I am trying to prove this without using the Heine-Borel Theorem (Heine?Borel theorem - Wikipedia, the free encyclopedia), which is why it is giving me a little trouble. I'm guessing the goal is basically to arrive at a conclusion showing that S is compact, without using the fact that S is bounded and closed (because that's the Heine-Borel Thm).

My intuition would be to show that S is sequentially compact, so that any sequence in S has a subsequence converging to a limit point in S? I'm not sure where to go from here though... Any hint/help would be appreciated.
• Nov 11th 2009, 04:09 PM
Enrique2
Use the definition of compactness. Take $(U_i)_i$ an open covering of $S$. Choose $i_0$ such that $a\in U_{i_0}$. By the definition of convergence of a sequence, outside $U_{i_0}$ there are only a finite number of terms of the sequence. Now the conclusion is almost immediate.
• Nov 11th 2009, 04:56 PM
DPMachine
Quote:

Originally Posted by Enrique2
Use the definition of compactness. Take $(U_i)_i$ an open covering of $S$. Choose $i_0$ such that $a\in U_{i_0}$. By the definition of convergence of a sequence, outside $U_{i_0}$ there are only a finite number of terms of the sequence. Now the conclusion is almost immediate.
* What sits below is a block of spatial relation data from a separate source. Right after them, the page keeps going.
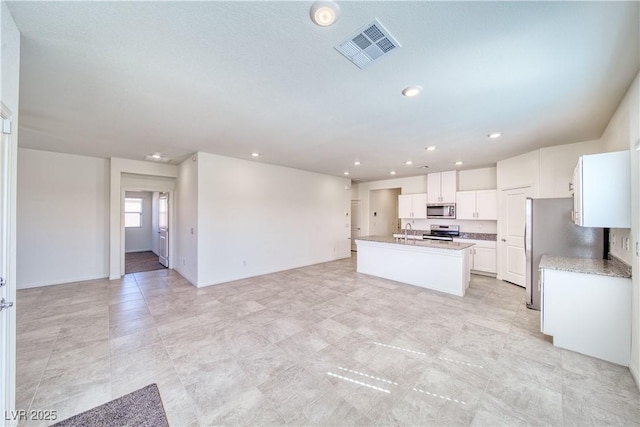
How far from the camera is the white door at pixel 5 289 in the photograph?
4.82 feet

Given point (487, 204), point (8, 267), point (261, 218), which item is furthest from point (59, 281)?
point (487, 204)

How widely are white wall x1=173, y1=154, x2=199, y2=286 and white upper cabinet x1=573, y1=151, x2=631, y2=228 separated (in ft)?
18.6

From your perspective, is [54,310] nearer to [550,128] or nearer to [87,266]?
[87,266]

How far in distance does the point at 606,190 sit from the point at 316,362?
11.0 ft

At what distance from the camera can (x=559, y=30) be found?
1585mm

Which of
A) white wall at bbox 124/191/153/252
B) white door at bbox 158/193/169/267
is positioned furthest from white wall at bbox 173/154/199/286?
white wall at bbox 124/191/153/252

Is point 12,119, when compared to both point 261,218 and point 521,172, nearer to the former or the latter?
point 261,218

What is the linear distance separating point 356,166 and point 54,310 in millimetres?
6104

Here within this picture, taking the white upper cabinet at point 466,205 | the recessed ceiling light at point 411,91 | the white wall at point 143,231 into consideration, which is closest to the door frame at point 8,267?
the recessed ceiling light at point 411,91

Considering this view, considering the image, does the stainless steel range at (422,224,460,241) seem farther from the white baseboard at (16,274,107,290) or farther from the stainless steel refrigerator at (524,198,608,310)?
the white baseboard at (16,274,107,290)

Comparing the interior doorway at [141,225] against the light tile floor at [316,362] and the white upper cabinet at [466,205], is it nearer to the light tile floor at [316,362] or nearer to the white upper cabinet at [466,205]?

Just to clarify, so within $U_{i_0}$ there would be an infinite # of $a_{n}$ terms converging to $a$. If so, then S satisfies the definition of compactness that I had on the first post: "any sequence in S has a subsequence converging to a limit point in S" because $a_{n}$ converges to $a$ and any subsequences of $a_{n}$ converges to $a$. Is this right?
• Nov 11th 2009, 06:55 PM
redsoxfan325
Quote:

Originally Posted by DPMachine
Just to clarify, so within $U_{i_0}$ there would be an infinite # of $a_{n}$ terms converging to $a$. If so, then S satisfies the definition of compactness that I had on the first post: "any sequence in S has a subsequence converging to a limit point in S" because $a_{n}$ converges to $a$ and any subsequences of $a_{n}$ converges to $a$. Is this right?

Within $U_{i_0}$, there are infinitely many points of S. What Enrique is saying is that since this one open set covers all but finitely many $x_n\in S$ (say all $n>N$, for some $N$), then you can cover remaining points $a_1,...,a_N$ individually.

The "every sequence has a convergent subsequence" (Bolzano-Weierstrass Theorem) is not used in this particular proof; however, it can be used. Since $\{a_n\}$ converges to $a$, every subsequence also converges to $a$. Since $S=\{a_n\}\cup a$ every sequence has a convergent subsequence, so $S$ is compact.